** YOUR OBJECTIVE **
Rewrite all of the data below with "asphalt road" swapped for "paved street", keeping everything else unchanged, and leave the pictures out.

** RECORDS FOR THIS TASK **
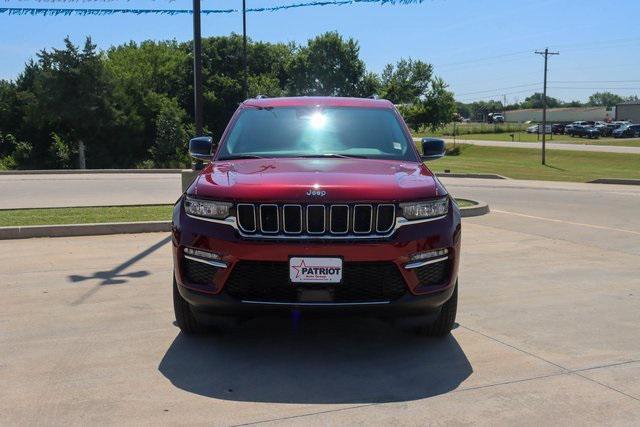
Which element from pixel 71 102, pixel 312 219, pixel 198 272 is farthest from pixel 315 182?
pixel 71 102

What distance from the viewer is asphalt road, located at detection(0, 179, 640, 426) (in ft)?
11.7

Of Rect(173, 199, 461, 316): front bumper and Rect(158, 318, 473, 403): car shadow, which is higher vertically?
Rect(173, 199, 461, 316): front bumper

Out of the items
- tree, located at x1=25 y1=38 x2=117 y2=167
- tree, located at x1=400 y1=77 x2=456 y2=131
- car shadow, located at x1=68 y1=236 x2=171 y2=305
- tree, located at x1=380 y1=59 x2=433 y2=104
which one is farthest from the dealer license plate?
tree, located at x1=380 y1=59 x2=433 y2=104

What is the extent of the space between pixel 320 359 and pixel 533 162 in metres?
44.7

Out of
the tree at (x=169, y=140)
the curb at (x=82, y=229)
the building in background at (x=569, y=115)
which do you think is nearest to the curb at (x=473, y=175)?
the curb at (x=82, y=229)

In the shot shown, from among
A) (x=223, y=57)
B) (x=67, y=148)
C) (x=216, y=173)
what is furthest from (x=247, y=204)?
(x=223, y=57)

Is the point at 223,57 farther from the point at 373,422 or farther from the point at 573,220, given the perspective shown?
the point at 373,422

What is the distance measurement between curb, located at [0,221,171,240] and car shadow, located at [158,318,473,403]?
17.5 ft

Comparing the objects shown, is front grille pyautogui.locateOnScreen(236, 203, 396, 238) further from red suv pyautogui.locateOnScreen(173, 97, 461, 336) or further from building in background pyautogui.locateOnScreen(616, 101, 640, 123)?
building in background pyautogui.locateOnScreen(616, 101, 640, 123)

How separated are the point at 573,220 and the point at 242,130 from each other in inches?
332

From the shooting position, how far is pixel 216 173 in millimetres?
4625

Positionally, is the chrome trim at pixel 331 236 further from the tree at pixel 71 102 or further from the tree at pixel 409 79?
the tree at pixel 409 79

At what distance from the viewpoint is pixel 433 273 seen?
4.26 metres

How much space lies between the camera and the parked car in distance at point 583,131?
73.2 m
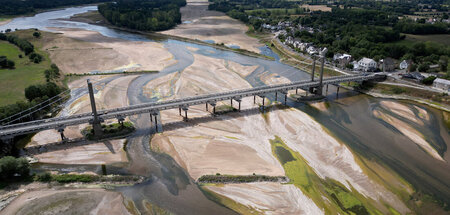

** RESULT **
Which element from pixel 71 102, pixel 312 219, pixel 198 272 is farthest from pixel 315 182?
pixel 71 102

What distance from the viewer is paved street, located at detection(0, 179, 640, 426) (in ft)?
11.7

Of Rect(173, 199, 461, 316): front bumper and Rect(158, 318, 473, 403): car shadow, which is higher vertically?
Rect(173, 199, 461, 316): front bumper

Out of the items
- tree, located at x1=25 y1=38 x2=117 y2=167
- tree, located at x1=400 y1=77 x2=456 y2=131
- car shadow, located at x1=68 y1=236 x2=171 y2=305
- tree, located at x1=380 y1=59 x2=433 y2=104
which one is farthest from the dealer license plate?
tree, located at x1=380 y1=59 x2=433 y2=104

What is the extent of the space between pixel 320 359 and pixel 533 162 in metres?
44.7

Out of
the tree at (x=169, y=140)
the curb at (x=82, y=229)
the building in background at (x=569, y=115)
which do you think is nearest to the curb at (x=473, y=175)?
the curb at (x=82, y=229)

In the shot shown, from among
A) (x=223, y=57)
B) (x=67, y=148)
C) (x=216, y=173)
what is furthest from (x=247, y=204)?
(x=223, y=57)

Is the point at 223,57 farther from the point at 373,422 or farther from the point at 573,220, given the perspective shown?
the point at 373,422

What is the distance measurement between curb, located at [0,221,171,240] and car shadow, located at [158,318,473,403]?
17.5 ft

Comparing the objects shown, is front grille pyautogui.locateOnScreen(236, 203, 396, 238) further from red suv pyautogui.locateOnScreen(173, 97, 461, 336) or further from building in background pyautogui.locateOnScreen(616, 101, 640, 123)?
building in background pyautogui.locateOnScreen(616, 101, 640, 123)

How separated are the point at 573,220 and the point at 242,130 from each other in inches?
332

From the shooting position, how far is pixel 216 173 in millimetres?
4625

Positionally, is the chrome trim at pixel 331 236 further from the tree at pixel 71 102 or further from the tree at pixel 409 79?
the tree at pixel 409 79

At what distance from the viewpoint is pixel 433 273 seen?
4.26 metres

How much space lies between the camera and the parked car in distance at point 583,131?
73.2 m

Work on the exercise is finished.